• [Short problem]: Please convert every line of the records below into a JSON list of strings, one string per line, with blank lines omitted. Leave the pictures out of your answer.

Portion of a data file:
[Start]
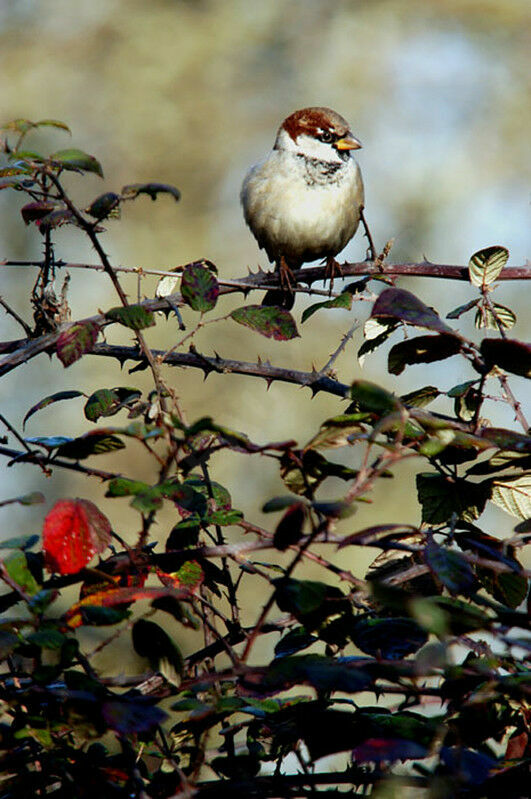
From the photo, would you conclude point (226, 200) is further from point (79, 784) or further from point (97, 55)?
point (79, 784)

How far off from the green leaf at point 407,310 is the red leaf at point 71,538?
378 mm

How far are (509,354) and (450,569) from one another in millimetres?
292

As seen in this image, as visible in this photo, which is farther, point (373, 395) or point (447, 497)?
point (447, 497)

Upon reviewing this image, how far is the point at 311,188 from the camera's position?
2930 millimetres

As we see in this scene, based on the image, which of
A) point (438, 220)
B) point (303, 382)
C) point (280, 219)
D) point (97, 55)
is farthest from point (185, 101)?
point (303, 382)

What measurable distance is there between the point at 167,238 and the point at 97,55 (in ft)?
5.01

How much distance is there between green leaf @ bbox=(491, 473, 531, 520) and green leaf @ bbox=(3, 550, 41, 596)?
57cm

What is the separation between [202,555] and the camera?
881mm

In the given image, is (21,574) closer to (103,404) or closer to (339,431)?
(339,431)

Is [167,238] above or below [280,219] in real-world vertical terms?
above

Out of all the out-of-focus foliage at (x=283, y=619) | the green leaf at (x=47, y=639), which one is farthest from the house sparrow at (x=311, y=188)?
the green leaf at (x=47, y=639)

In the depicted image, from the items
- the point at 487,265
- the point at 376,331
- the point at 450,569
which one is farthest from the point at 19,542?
the point at 487,265

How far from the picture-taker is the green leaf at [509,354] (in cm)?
95

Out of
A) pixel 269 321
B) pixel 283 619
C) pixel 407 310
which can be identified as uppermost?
pixel 269 321
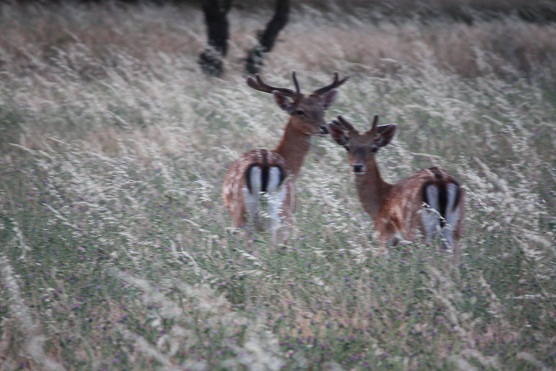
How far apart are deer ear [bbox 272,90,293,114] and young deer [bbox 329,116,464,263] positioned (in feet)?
1.87

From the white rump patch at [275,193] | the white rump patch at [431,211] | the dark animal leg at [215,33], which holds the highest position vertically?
the white rump patch at [431,211]

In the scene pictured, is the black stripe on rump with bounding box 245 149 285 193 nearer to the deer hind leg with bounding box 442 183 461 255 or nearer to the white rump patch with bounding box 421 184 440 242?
the white rump patch with bounding box 421 184 440 242

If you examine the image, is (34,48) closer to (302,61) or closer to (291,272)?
(302,61)

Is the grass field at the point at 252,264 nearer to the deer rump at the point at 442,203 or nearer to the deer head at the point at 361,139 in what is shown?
the deer rump at the point at 442,203

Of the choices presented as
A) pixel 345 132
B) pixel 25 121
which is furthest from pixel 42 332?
pixel 25 121

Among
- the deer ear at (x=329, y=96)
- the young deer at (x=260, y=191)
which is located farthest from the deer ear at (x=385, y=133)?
the deer ear at (x=329, y=96)

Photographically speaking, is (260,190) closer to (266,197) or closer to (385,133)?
(266,197)

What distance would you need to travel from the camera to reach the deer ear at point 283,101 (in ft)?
20.2

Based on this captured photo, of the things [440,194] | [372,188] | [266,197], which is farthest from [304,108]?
[440,194]

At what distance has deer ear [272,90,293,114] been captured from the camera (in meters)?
6.16

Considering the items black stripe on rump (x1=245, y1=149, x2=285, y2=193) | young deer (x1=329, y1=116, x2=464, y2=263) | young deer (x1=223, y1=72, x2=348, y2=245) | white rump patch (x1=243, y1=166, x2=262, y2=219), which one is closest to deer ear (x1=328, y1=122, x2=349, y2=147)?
young deer (x1=329, y1=116, x2=464, y2=263)

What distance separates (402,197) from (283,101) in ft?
4.90

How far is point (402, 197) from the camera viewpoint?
5102 mm

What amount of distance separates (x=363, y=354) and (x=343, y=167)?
8.76 ft
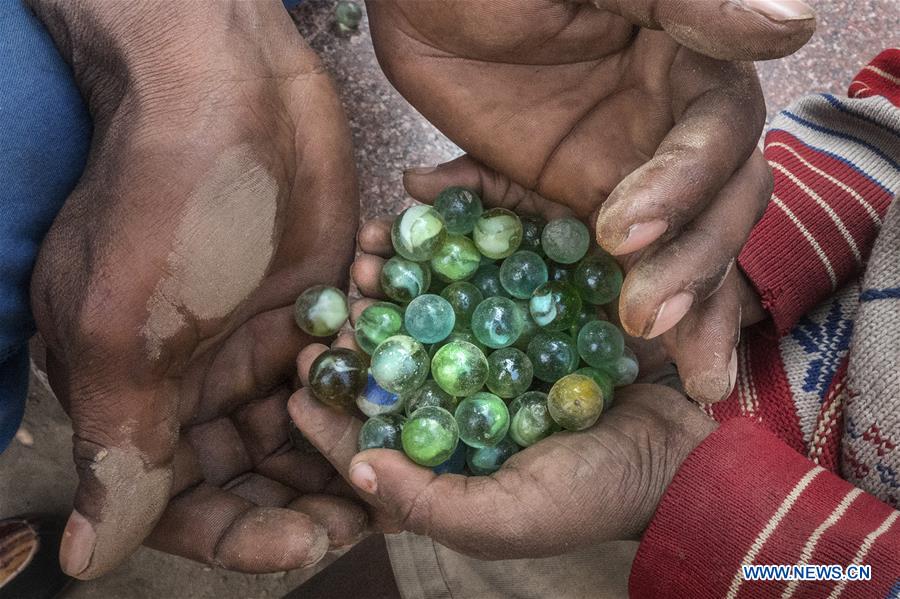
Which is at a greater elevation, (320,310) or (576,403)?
(576,403)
[End]
• [Written answer]:
[
  "From the photo, would you conclude point (226, 200) is further from point (79, 784) or further from point (97, 55)?",
  "point (79, 784)",
  "How far off from the green leaf at point 407,310 is the red leaf at point 71,538?",
  "378 mm",
  "How far are (509,354) and (450,569) from one another in millimetres?",
  "292",
  "As seen in this image, as visible in this photo, which is farther, point (373, 395) or point (447, 497)?",
  "point (447, 497)",
  "Upon reviewing this image, how far is the point at 311,188 from the camera's position?",
  "2930 millimetres",
  "As we see in this scene, based on the image, which of",
  "A) point (438, 220)",
  "B) point (303, 382)",
  "C) point (280, 219)",
  "D) point (97, 55)",
  "is farthest from point (185, 101)?",
  "point (303, 382)",
  "What measurable distance is there between the point at 167,238 and the point at 97,55 (in ft)?",
  "5.01",
  "How much distance is there between green leaf @ bbox=(491, 473, 531, 520) and green leaf @ bbox=(3, 550, 41, 596)?",
  "57cm",
  "What is the separation between [202,555] and the camera?",
  "881mm",
  "In the given image, is (21,574) closer to (103,404) or closer to (339,431)?",
  "(339,431)",
  "Is [167,238] above or below [280,219] in real-world vertical terms?",
  "above",
  "Out of all the out-of-focus foliage at (x=283, y=619) | the green leaf at (x=47, y=639), which one is farthest from the house sparrow at (x=311, y=188)?",
  "the green leaf at (x=47, y=639)",
  "In the depicted image, from the items",
  "- the point at 487,265",
  "- the point at 376,331",
  "- the point at 450,569",
  "which one is farthest from the point at 19,542?",
  "the point at 487,265",
  "How far from the picture-taker is the green leaf at [509,354] (in cm)?",
  "95",
  "Out of",
  "A) pixel 269 321",
  "B) pixel 283 619",
  "C) pixel 407 310",
  "which can be identified as uppermost?",
  "pixel 269 321",
  "How far apart are deer ear [bbox 272,90,293,114] and young deer [bbox 329,116,464,263] positioned (in feet)?",
  "1.87",
  "From the white rump patch at [275,193] | the white rump patch at [431,211] | the dark animal leg at [215,33], which holds the highest position vertically?",
  "the white rump patch at [431,211]",
  "In the scene pictured, is the black stripe on rump with bounding box 245 149 285 193 nearer to the deer hind leg with bounding box 442 183 461 255 or nearer to the white rump patch with bounding box 421 184 440 242?",
  "the white rump patch with bounding box 421 184 440 242",
  "If you examine the image, is (34,48) closer to (302,61) or closer to (291,272)?",
  "(302,61)",
  "Is the grass field at the point at 252,264 nearer to the deer rump at the point at 442,203 or nearer to the deer head at the point at 361,139 in what is shown?",
  "the deer rump at the point at 442,203",
  "Of the choices presented as",
  "A) pixel 345 132",
  "B) pixel 25 121",
  "which is furthest from pixel 42 332?",
  "pixel 25 121",
  "Among",
  "- the deer ear at (x=329, y=96)",
  "- the young deer at (x=260, y=191)",
  "which is located farthest from the deer ear at (x=385, y=133)?",
  "the deer ear at (x=329, y=96)",
  "Photographically speaking, is (260,190) closer to (266,197) or closer to (385,133)?",
  "(266,197)",
  "What distance would you need to travel from the camera to reach the deer ear at point 283,101 (in ft)?",
  "20.2",
  "Based on this captured photo, of the things [440,194] | [372,188] | [266,197], which is farthest from [304,108]?",
  "[440,194]",
  "At what distance has deer ear [272,90,293,114] been captured from the camera (in meters)?",
  "6.16",
  "Considering the items black stripe on rump (x1=245, y1=149, x2=285, y2=193) | young deer (x1=329, y1=116, x2=464, y2=263) | young deer (x1=223, y1=72, x2=348, y2=245) | white rump patch (x1=243, y1=166, x2=262, y2=219), which one is closest to deer ear (x1=328, y1=122, x2=349, y2=147)?",
  "young deer (x1=329, y1=116, x2=464, y2=263)",
  "What distance separates (402,197) from (283,101) in ft?",
  "4.90",
  "How far is point (402, 197) from the camera viewpoint?",
  "5102 mm",
  "What amount of distance separates (x=363, y=354) and (x=343, y=167)?",
  "8.76 ft",
  "Which is at a greater elevation, (320,310) or (576,403)?",
  "(576,403)"
]